В моей книге «История религий Востока», регулярно издававшейся в последние годы, к сожалению, не был сделан специальный акцент на необычном характере религиозной системы древнекитайской цивилизации, начиная с Шан, в силу чего разница между ней и иными древними религиозными системами в сложившихся урбанистических цивилизациях не кажется столь ощутимой и во всяком случае не бросается в глаза. Ее можно было бы считать спецификой китайской цивилизации. Однако если рассмотреть проблему глубже и основательнее, то ситуация будет выглядеть более сложной.

Как уже говорилось, в шанском Китае не сложилась столь свойственная почти всем древневосточным обществам политеистическая система. Ни богов, ни тем более единого Бога, творца и вседержителя, шанцы не знали. У них не было ни храмов в честь небожителей, ни обслуживавших их жрецов, ни сословия священнослужителей, социально значимого духовенства. Ритуалы в честь Неба и Шанди на алтарях территории или умерших предков правителя отправляли чиновники, выполнявшие жреческие функции. Мантические обряды осуществляли гадатели, которые тоже считались высокопоставленными чиновниками. Примерно так же, видимо, обстояло дело и в случае совершения ритуалов меньшей значимости, на местном, деревенском уровне в честь различного рода духов. Разница была лишь в том, что здесь в качестве исполнителей обрядов выступали шаманы и различного рода знахари, статус которых был невысок и которые едва ли могут считаться даже мелкими чиновниками.

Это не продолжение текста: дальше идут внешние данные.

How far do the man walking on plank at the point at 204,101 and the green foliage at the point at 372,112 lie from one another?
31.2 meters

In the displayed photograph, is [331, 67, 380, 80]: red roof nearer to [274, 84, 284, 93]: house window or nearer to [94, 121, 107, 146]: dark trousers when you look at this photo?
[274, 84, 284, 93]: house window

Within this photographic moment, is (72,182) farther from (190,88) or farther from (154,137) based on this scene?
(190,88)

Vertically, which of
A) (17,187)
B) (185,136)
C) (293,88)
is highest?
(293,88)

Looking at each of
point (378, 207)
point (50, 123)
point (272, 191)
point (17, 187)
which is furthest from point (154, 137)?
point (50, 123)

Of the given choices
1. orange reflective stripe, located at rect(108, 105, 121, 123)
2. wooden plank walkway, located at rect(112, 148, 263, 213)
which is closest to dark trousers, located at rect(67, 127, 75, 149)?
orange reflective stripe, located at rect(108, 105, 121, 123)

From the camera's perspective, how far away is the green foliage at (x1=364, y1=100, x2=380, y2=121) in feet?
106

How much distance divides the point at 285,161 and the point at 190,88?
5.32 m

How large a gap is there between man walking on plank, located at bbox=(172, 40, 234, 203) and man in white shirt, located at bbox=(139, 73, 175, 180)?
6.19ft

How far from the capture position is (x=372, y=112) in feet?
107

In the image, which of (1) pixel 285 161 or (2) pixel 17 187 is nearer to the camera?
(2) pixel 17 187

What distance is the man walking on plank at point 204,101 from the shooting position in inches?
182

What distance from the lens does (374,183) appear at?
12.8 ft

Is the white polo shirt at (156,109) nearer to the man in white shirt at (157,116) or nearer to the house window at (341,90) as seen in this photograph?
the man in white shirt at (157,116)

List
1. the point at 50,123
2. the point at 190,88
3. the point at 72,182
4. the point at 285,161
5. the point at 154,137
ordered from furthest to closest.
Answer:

В принципе армия шаманов, знахарей, колдунов и им подобных характерна для всех раннерелигиозных систем в первобытных коллективах до возникновения цивилизаций. Но позже в сколько-нибудь развитых цивилизациях эта армия постепенно уменьшалась в числе, ограничивая свои функции, и в конечном счете сходила на нет. Ее место занимали специально подготовленные жрецы, отправлявшие санкционированные государством ритуалы, обряды и прочие религиозные акты в специально построенных храмах.

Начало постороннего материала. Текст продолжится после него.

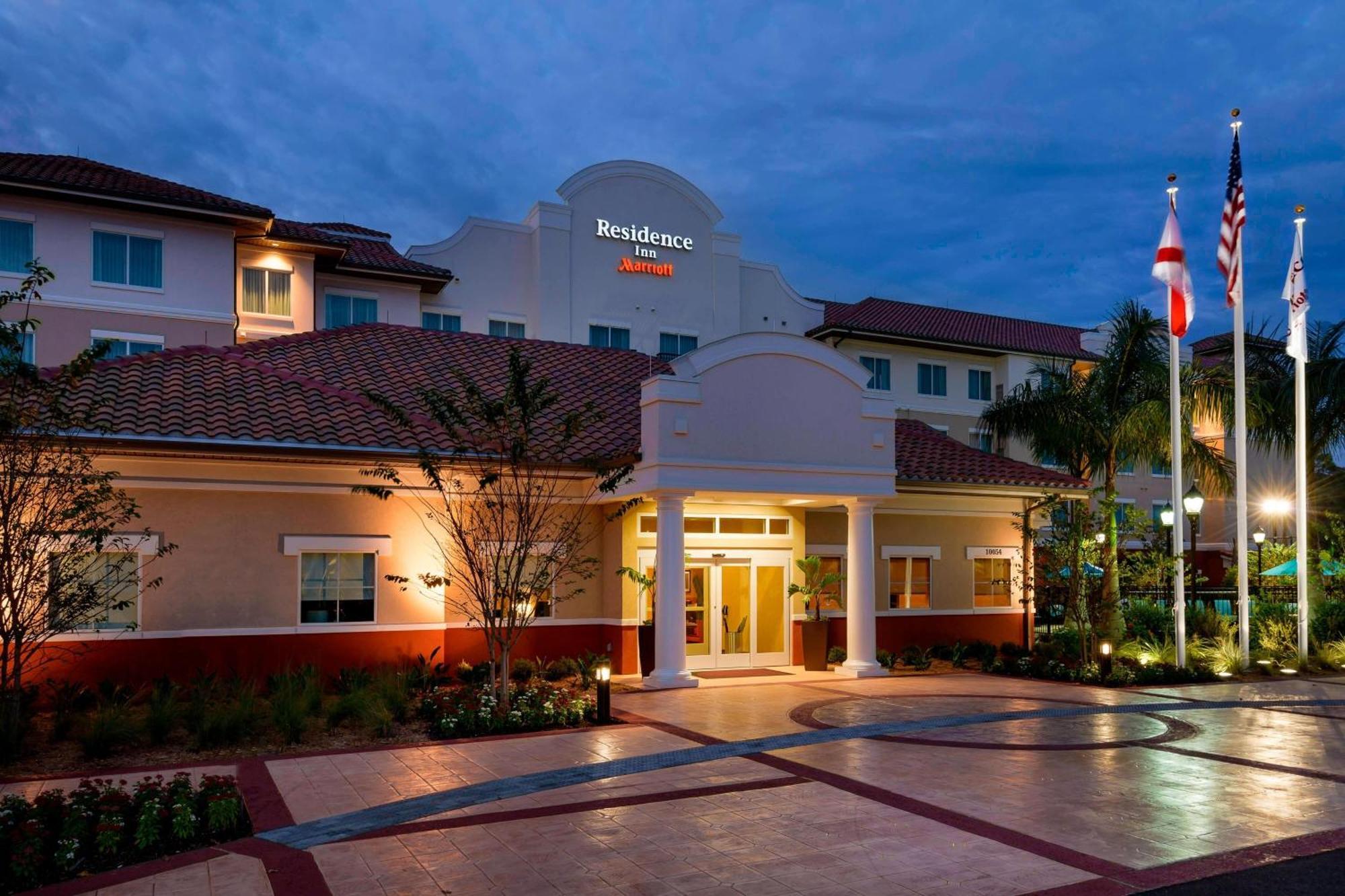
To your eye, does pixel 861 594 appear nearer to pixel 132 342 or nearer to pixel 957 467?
pixel 957 467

Шанский Китай оказался страной с принципиально иной религиозно-духовной структурой, уникальной в своем роде. Официально признанные формы отправления религиозных церемоний сводились прежде всего к культу обожествленных умерших предков и предшественников правителя. Использовались магические обряды, связанные с регулярным приношением кровавых жертв, включая человеческие, а также мантические приемы, базировавшиеся на скапулимантии, известной еще насельникам стоянок луншаньского неолита. Мантика в шанском Китае опиралась на так называемые гадательные надписи — обращения к обоготворенным умершим предкам.

Содержание гадательных надписей, ныне хорошо изученных поколениями высококвалифицированных специалистов, прежде всего китайских, весьма небезынтересно, причем главный интерес в том, какой характер имели надписи. Это не молитвы и не благодарственные песнопения в честь богов, столь свойственные иным древневосточным цивилизациям. Это не мифы, не эпос и не поучительные повествования о славных событиях в прошлом, благоговейно воспринимаемые потомками. Это, как правило, краткие деловые просьбы, обращения за советом и содействием в решении текущих бытовых проблем, будь то засуха, перспектива войны с соседями, очередное жертвоприношение, благополучное разрешение от бремени супруги правителя-вана и т. п. Часто наряду с просьбами здесь же излагаются результаты, краткие отчеты о том, что произошло после вмешательства уважаемых небожителей [Keitghtley, 1985].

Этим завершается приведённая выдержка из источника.